In the chapter about Dungeon Keeper, you allude to fans telling the developers to kill themselves in this incredibly matter-of-fact aside — like, “Yeah, that’s how the games industry works.”
I hope people pick up on that being as wry as it was.
What role do you think gaming fandom plays in the trajectory of the games industry?
I think mostly negative. But I think that also one of the interesting things about that chapter is that, toward the end, the folks who went on to make Enter the Gungeon after Dungeon Keeper found that they had their own Reddit community, and they were kind of wincing, bracing themselves for it, only to find that it was only positive responses and discussion.
But yeah, I think that the gaming community as a whole can be really draining for a lot of people. I think if you actually talk to a lot of game developers behind the scenes, a lot of them are very scared and exhausted by their audience.
At the same time, one of the themes of the book is that ongoing games that involve creating some kind of relationship with an audience are one path forward for developers.

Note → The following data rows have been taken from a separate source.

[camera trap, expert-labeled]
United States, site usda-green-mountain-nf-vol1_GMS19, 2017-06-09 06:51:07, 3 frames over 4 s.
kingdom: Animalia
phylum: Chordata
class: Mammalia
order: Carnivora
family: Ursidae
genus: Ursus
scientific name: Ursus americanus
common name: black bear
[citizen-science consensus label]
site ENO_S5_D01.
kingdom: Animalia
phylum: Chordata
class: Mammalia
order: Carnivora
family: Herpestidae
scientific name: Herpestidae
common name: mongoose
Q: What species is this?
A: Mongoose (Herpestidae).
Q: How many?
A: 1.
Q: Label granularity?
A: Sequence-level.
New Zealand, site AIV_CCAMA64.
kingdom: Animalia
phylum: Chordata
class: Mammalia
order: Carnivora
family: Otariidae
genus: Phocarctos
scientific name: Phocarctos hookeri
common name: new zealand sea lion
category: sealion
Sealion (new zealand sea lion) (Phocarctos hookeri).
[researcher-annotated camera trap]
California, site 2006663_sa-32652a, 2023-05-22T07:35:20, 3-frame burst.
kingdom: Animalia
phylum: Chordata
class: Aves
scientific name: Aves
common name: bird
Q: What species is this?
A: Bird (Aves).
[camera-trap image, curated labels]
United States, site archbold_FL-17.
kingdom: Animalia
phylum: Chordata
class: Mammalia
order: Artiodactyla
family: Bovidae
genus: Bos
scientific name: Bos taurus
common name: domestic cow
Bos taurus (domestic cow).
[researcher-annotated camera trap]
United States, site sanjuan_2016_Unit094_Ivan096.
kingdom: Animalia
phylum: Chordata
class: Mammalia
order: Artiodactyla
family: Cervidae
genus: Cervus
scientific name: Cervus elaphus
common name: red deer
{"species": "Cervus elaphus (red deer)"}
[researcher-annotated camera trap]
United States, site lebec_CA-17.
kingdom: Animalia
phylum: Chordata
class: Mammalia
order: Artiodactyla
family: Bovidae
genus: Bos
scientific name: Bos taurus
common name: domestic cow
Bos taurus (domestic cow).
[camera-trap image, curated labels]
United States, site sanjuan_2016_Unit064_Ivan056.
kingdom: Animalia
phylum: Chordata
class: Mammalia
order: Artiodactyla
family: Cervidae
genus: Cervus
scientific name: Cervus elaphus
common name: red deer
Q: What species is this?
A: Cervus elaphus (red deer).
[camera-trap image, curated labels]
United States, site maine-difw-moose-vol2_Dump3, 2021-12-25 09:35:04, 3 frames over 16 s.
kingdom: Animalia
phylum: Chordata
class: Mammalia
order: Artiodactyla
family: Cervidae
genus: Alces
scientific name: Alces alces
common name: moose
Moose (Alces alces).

There are a lot of people doing really cool things in that space. Like you think of Fortnite and other big moneymakers. But in the book, I talk about The Blackout Club, which I think is a really cool example of how game developers are doing creative stuff in that space — it’s essentially online interactive theater, which is wild to me.
I think when you do something like that, and you know it’s not going to be super big, there are ways to cultivate an audience of chill people and not have to deal with the shitheads that often show up when you’re dealing with bigger-scale things.
This is a thought that’s just occurring to me now, so it’s a little bit half-baked. But I think that one of the problems with internet communities is because they have no max limit, once they hit a certain size, they’re always going to bring in just shitty people.
If you were an online game developer and you were to be able to say, like, “I just want 20,000 people to buy my game and that’s it. I don’t want more than that. I don’t want to be a millionaire. I just want to have a bunch of good people who get what we’re trying to do,” then that might lead to something cool. But then you get into what I was talking about earlier, with this need for constant growth.
Do you think the pandemic has shifted the industry in a meaningful way — especially with remote work since one of the problems for a lot of the people in the book is that they have to move to a specific city for a studio and then they’re locked in there?
Yes — yes, yes, yes. I finished up most of my book probably a week before it started. And to see now, after a year and a half, that people actually have been able to be productive from home remotely — to make that potentially an option moving forward would really just change everything.
Because what I’ve been told is that that’s the worst part. Is not only not getting to see your friends again or having to look for a new job, but knowing that you might have to move 3,000 miles for your next job. That uproots your life. You might have to pull your kids out of school. You might just say, “Hey, I’m not going to do this. So I guess I’ll just have to leave the video game industry entirely.”
A lot of the burnout that I explored and talked about in the book is the result of that. And I think if game companies said, “You know what, actually we’re going to be a lot more accepting of remote work. We’re going to hire people from anywhere. It doesn’t matter where,” I think it would really just change everything and create a more healthy, sustainable environment for everybody.
Press Reset: Ruin and Recovery in the Video Game Industry will be released on May 11th.